# YOUR GOAL
Could you state how many lines of the material hold "Access"? Include nothing beyond the number.
____
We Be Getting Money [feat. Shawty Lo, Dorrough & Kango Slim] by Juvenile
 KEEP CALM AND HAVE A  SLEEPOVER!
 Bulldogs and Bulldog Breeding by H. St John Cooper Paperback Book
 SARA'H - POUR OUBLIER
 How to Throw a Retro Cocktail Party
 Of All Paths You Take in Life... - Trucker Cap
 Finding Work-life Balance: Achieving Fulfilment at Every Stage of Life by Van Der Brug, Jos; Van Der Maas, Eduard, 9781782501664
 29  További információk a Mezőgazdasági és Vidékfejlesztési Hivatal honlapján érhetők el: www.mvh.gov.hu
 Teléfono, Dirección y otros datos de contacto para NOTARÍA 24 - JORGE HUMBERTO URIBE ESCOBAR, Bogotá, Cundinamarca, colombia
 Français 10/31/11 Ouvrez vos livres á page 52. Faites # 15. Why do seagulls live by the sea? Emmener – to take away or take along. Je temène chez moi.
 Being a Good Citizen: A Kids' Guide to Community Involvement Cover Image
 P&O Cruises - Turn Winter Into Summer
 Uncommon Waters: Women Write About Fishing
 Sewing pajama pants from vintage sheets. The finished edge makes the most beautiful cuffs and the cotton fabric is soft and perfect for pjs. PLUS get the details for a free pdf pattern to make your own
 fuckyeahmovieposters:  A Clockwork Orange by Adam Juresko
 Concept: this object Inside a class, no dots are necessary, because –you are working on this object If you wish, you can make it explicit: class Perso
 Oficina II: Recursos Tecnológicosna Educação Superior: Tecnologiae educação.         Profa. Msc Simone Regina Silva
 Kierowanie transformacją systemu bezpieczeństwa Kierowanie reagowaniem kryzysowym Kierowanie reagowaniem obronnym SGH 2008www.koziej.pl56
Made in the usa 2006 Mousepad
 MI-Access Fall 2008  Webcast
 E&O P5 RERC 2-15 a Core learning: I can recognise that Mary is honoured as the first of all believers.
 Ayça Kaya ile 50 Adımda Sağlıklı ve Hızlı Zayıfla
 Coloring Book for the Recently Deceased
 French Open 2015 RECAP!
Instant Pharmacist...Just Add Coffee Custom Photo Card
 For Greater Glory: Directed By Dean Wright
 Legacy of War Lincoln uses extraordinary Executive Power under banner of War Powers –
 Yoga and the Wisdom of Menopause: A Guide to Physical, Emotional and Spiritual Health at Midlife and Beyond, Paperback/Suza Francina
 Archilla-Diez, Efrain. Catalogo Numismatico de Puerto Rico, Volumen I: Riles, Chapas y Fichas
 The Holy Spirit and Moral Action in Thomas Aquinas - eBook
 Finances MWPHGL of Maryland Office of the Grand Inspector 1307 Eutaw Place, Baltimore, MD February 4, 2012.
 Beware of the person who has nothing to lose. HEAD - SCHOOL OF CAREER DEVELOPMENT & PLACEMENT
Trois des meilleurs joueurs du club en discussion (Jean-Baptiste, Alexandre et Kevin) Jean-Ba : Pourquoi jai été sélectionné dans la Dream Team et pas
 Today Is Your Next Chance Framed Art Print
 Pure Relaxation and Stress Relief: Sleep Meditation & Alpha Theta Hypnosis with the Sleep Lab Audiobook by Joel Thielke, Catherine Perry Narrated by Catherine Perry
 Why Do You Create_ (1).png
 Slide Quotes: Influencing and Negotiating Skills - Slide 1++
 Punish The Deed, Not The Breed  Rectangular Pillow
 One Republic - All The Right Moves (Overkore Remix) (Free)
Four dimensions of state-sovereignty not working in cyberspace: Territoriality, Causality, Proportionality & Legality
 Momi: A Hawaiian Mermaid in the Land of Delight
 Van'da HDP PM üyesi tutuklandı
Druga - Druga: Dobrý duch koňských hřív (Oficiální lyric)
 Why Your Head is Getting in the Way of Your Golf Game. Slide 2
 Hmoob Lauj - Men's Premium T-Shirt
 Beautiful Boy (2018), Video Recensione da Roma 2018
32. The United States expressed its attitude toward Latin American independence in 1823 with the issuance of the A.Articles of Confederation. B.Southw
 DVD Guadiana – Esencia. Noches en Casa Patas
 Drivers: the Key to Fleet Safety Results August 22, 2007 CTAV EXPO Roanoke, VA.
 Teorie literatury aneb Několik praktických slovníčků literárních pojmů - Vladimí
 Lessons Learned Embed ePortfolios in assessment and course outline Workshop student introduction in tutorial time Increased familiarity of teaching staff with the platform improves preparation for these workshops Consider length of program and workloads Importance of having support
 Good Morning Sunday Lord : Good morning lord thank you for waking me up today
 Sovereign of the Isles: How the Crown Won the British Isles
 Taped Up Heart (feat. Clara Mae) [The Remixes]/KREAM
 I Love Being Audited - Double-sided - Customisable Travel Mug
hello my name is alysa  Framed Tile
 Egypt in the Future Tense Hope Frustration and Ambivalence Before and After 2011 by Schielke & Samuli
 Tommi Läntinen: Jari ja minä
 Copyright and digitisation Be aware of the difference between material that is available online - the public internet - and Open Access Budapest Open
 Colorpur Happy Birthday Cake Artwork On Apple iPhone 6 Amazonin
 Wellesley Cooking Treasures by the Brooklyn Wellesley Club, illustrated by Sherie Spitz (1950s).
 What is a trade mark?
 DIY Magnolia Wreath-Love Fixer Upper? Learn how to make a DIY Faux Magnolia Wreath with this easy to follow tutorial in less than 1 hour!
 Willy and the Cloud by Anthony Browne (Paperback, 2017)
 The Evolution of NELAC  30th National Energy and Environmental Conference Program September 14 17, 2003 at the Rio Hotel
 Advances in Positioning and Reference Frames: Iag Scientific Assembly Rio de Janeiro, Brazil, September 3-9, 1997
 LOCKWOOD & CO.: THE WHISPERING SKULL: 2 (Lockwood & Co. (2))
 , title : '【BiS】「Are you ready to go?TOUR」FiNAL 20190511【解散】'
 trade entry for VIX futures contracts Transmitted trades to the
____
# RESPONSE AREA
2